▼
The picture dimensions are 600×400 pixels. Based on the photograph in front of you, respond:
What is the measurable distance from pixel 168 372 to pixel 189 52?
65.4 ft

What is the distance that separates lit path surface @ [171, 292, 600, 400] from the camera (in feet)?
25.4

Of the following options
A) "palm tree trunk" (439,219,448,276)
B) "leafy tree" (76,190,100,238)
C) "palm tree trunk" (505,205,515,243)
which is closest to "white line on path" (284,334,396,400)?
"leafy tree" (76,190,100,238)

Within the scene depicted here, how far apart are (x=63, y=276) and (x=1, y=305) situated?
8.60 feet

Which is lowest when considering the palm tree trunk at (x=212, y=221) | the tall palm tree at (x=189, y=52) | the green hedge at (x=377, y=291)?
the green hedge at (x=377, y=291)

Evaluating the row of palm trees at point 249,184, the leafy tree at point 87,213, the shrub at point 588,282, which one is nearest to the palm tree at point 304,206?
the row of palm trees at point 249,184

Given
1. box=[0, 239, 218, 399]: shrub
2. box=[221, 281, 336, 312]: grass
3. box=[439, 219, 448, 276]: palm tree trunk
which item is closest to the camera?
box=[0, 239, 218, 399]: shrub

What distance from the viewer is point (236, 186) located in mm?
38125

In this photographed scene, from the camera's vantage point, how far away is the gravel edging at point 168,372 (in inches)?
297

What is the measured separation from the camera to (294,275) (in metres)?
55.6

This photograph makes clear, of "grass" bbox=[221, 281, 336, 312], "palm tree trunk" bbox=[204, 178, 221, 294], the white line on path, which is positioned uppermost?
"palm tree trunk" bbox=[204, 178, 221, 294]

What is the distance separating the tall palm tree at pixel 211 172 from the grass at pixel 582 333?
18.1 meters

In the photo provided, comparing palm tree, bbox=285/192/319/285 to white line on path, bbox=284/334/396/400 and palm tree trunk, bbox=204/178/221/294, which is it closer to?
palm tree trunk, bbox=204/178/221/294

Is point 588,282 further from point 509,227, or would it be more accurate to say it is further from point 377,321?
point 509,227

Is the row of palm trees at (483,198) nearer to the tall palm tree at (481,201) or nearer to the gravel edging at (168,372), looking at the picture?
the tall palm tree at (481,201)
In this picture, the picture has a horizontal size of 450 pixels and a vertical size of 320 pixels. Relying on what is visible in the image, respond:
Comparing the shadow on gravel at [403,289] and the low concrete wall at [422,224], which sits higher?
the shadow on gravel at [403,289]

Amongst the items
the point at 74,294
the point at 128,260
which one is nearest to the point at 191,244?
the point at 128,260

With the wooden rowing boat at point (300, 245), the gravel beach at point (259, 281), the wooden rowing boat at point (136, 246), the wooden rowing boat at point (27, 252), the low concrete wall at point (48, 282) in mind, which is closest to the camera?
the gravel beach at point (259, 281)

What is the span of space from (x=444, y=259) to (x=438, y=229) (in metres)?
▲
Reproduce the listing above line for line, with no changes to any wording, number, or punctuation.

The picture dimensions are 600×400 pixels. Based on the photograph in front of you, respond:
What is the measurable distance from pixel 168 372 to pixel 189 52?
65.4 ft

What is the distance that separates lit path surface @ [171, 292, 600, 400] from the camera (in feet)?
25.4

Of the following options
A) "palm tree trunk" (439,219,448,276)
B) "leafy tree" (76,190,100,238)
C) "palm tree trunk" (505,205,515,243)
which is closest to "white line on path" (284,334,396,400)?
"leafy tree" (76,190,100,238)

Within the scene depicted here, how far apart are (x=63, y=276) and (x=1, y=305) situated?
8.60 feet

Which is lowest when considering the palm tree trunk at (x=212, y=221) | the tall palm tree at (x=189, y=52) | the green hedge at (x=377, y=291)?
the green hedge at (x=377, y=291)

Evaluating the row of palm trees at point 249,184, the leafy tree at point 87,213, the shrub at point 588,282, which one is nearest to the palm tree at point 304,206?
the row of palm trees at point 249,184

Given
1. box=[0, 239, 218, 399]: shrub
2. box=[221, 281, 336, 312]: grass
3. box=[439, 219, 448, 276]: palm tree trunk
which item is closest to the camera?
box=[0, 239, 218, 399]: shrub

What distance from the viewer is point (236, 186) located in mm?
38125

In this photographed scene, from the camera's vantage point, how far away is the gravel edging at point 168,372 (in inches)?
297

What is the measured separation from the camera to (294,275) (in metres)?
55.6

This photograph makes clear, of "grass" bbox=[221, 281, 336, 312], "palm tree trunk" bbox=[204, 178, 221, 294], the white line on path, which is positioned uppermost?
"palm tree trunk" bbox=[204, 178, 221, 294]

What is the distance separating the tall palm tree at pixel 211 172 from the grass at pixel 582 333?
18.1 meters

In the photo provided, comparing palm tree, bbox=285/192/319/285 to white line on path, bbox=284/334/396/400 and palm tree trunk, bbox=204/178/221/294, which is it closer to?
palm tree trunk, bbox=204/178/221/294

Is point 588,282 further from point 509,227, or would it be more accurate to say it is further from point 377,321?
point 509,227

Is the row of palm trees at (483,198) nearer to the tall palm tree at (481,201) or nearer to the gravel edging at (168,372), looking at the picture?
the tall palm tree at (481,201)
In this picture, the picture has a horizontal size of 450 pixels and a vertical size of 320 pixels. Relying on what is visible in the image, respond:
Comparing the shadow on gravel at [403,289] and the low concrete wall at [422,224], which sits higher?
the shadow on gravel at [403,289]

Amongst the items
the point at 74,294
the point at 128,260
which one is nearest to the point at 191,244?
the point at 128,260

With the wooden rowing boat at point (300, 245), the gravel beach at point (259, 281), the wooden rowing boat at point (136, 246), the wooden rowing boat at point (27, 252), the low concrete wall at point (48, 282) in mind, which is closest to the camera?
the gravel beach at point (259, 281)

What is the span of space from (x=444, y=259) to (x=438, y=229) (in metres)?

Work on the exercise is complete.